第5段階:セキュリティと実装を対応させる
やること: プロトコル・規格が出たら、「セキュリティレベルはどうか」「推奨されているか」を判定します。
| 対象 | 安全 | 危険 |
|---|---|---|
| Web通信 | HTTPS | HTTP |
| 無線LAN | WPA2、WPA3 | WEP、WPA |
| リモートログイン | SSH | Telnet |
例:「古い無線LANのセキュリティプロトコル(WEP)は使えるか?」→「いいえ、既に破られている。WPA2以上を推奨」という判定ができます。
第6段階:実務的な影響を理解する
やること: ここまでの知識を、実務上の現象に結びつけます。
- DNSキャッシング:ドメイン名の変更後、しばらく古い情報が残る理由
- DHCP自動割当:毎回同じIPを取得できるとは限らない理由
- NAT/NAPT:家庭内の複数PCが1つのグローバルIPを共有できる理由
- 無線LAN規格の後方互換性:新しい規格の親機に古い子機が接続できる理由
確認問題
確認問題 1:サブネット計算
ネットワーク 192.168.10.0/26 では、何台のホストを接続できますか?また、最初のホストアドレス、最後のホストアドレス、ブロードキャストアドレスを答えてください。
解答:
- /26 = 26 ビットがネットワーク、6 ビットがホスト部
- ホスト数 = 2^(32-26) - 2 = 2^6 - 2 = 64 - 2 = 62 台
- 最初のホストアドレス:192.168.10.1
- 最後のホストアドレス:192.168.10.62
- ブロードキャストアドレス:192.168.10.63
確認問題 2:TCP vs UDP の選択
次の通信では、TCP と UDP のどちらが適切か、理由をつけて答えてください:
- YouTubeなどの動画ストリーミング
- ファイルのアップロード(破損は許されない)
- IP 電話
- メール送信
解答:
- UDP(多少の遅延や損失は許容、速度優先)
- TCP(確実な到達を保証する必要がある)
- UDP(リアルタイム性、多少の損失は許容)
- TCP(確実な配信が必須)
確認問題 3:OSI 層とプロトコルの対応
次のプロトコル・機器が、OSI 参照モデルのどの層で動くか、また何をするかを答えてください:
- DNS
- ルータ
- L2 スイッチ
- HTTPS
- DHCP
解答:
- DNS → 7 層(アプリケーション層)、ドメイン名を IP アドレスに解決
- ルータ → 3 層(ネットワーク層)、IP アドレスで異なるネットワーク間の経路制御
- L2 スイッチ → 2 層(データリンク層)、MAC アドレスでフレーム転送
- HTTPS → 7 層(アプリケーション層)、暗号化された Web 通信(SSL/TLS で保護)
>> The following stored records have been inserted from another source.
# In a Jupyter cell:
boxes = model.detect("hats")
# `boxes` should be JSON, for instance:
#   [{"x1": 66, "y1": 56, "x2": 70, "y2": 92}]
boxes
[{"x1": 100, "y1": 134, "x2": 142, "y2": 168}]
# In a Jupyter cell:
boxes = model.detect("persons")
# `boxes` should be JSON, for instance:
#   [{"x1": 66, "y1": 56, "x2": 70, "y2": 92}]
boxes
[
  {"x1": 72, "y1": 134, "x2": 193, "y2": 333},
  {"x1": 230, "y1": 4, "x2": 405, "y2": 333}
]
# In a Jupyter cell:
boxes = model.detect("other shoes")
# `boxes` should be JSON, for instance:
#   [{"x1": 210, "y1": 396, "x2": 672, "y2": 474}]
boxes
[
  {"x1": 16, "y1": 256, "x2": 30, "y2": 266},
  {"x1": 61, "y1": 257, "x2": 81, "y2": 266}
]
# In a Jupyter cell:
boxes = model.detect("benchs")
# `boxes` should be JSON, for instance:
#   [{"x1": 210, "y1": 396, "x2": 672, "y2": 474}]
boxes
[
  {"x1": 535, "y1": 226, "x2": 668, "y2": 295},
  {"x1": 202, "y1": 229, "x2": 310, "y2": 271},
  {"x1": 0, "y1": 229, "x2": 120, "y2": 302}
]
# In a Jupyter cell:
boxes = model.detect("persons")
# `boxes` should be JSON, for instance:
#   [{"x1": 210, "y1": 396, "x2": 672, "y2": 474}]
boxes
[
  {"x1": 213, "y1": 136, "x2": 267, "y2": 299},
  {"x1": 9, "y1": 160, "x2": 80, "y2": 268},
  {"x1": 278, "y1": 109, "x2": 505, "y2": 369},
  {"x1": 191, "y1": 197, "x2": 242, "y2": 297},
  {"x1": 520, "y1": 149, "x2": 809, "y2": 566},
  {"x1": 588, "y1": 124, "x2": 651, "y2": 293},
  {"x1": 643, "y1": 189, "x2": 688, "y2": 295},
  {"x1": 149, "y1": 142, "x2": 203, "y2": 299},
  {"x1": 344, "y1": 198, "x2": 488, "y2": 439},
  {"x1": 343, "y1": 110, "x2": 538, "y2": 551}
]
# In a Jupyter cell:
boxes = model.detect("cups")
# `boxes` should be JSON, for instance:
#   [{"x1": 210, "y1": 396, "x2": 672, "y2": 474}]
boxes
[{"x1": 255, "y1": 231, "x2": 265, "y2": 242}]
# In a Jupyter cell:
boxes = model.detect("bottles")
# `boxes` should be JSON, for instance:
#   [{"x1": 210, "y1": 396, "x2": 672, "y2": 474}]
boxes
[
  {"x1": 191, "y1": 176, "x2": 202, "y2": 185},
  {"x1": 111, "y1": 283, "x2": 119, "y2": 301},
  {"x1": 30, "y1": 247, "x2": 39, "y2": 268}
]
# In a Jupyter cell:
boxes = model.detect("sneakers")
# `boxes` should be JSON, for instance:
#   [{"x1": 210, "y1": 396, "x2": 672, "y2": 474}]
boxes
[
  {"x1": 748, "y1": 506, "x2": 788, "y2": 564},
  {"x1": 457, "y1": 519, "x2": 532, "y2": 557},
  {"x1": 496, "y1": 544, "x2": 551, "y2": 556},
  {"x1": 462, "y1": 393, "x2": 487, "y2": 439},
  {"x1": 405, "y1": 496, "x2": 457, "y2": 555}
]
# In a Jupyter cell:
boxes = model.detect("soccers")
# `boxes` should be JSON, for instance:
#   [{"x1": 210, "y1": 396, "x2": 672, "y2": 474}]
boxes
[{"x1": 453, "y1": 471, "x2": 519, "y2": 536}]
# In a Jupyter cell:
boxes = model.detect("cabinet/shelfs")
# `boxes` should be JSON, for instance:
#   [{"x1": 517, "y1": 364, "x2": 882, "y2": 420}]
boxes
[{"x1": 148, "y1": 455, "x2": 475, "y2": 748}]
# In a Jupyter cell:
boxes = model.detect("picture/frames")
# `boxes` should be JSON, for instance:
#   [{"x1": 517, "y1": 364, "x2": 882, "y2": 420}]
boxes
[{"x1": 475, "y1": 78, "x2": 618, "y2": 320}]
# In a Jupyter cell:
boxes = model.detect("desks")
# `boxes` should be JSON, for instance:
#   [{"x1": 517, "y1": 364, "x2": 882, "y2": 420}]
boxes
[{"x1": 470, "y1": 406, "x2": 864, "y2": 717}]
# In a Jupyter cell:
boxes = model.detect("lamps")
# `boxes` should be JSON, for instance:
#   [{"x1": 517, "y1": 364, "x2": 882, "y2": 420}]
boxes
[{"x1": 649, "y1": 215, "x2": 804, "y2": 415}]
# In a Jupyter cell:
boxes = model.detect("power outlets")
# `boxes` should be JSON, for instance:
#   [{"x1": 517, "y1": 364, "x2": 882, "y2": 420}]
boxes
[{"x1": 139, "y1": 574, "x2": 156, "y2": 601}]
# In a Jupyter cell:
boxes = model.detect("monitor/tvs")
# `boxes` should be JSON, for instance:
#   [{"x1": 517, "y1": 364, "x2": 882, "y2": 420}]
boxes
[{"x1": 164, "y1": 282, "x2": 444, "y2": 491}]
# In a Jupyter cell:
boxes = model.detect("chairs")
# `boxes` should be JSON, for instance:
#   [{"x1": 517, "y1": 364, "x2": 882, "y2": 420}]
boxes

- DHCP → 7 層(アプリケーション層)、クライアントに IP アドレスを自動割当
確認問題 4:LAN / WAN / VPN と DHCP 設定
次の説明に最も近い用語を答えてください。
- 同一オフィス内のPC、プリンタ、サーバをつなぐネットワーク
- 本社と支社を遠隔回線でつなぐネットワーク
- インターネット上に暗号化と認証で構築する論理的な専用網
- DHCP から自動取得する代表的な4項目
解答:
- LAN
- WAN
- VPN
- IPアドレス、サブネットマスク、デフォルトゲートウェイ、DNS サーバ
確認問題 5:ARP、ping、traceroute、CSMA の判定
次の問いに答えてください。
- 同一LAN内で、相手の IP から MAC アドレスを求める仕組みは何か
- 相手ホストへ届くかを確認する代表的なコマンドは何か
- 経路上のどこまで届いているかを確認するコマンドは何か
- 有線 Ethernet の代表的なアクセス制御方式は何か
- 無線LAN の代表的なアクセス制御方式は何か
解答:
- ARP
- ping
- traceroute
- CSMA/CD
- CSMA/CA
確認問題 6:標準化組織と周辺プロトコル
次の対応として最も適切なものを答えてください。
- インターネット技術の標準化を進める組織
- 無線LAN の 802.11 規格を定める団体
- メール本文に添付ファイルや画像を扱えるようにする規格
- 機器の時刻同期を行うプロトコル
- ネットワーク機器の状態監視に使うプロトコル
解答:
- IETF
- IEEE
- MIME
- NTP
- SNMP
確認問題 7:似た略語を役割で切り分ける
次の説明に最も適切な用語を答えてください。
- ドメイン名を IP アドレスへ変換する
- 端末へ IP アドレスや DNS サーバ設定を自動配布する
- 同一LAN内で、相手の IP から MAC アドレスを求める
- 経路上のどこまで到達しているかを確認する
- ファイルを欠落なく届けたいときに使う通信方式
- ルータやスイッチの状態を監視する
解答:
- DNS
- DHCP
- ARP
- traceroute
- TCP
- SNMP
ポイント:設定配布、名前解決、同一LAN内の宛先解決、経路確認、確実な転送、監視 を役割で切り分けると、略語だけの暗記より強くなります。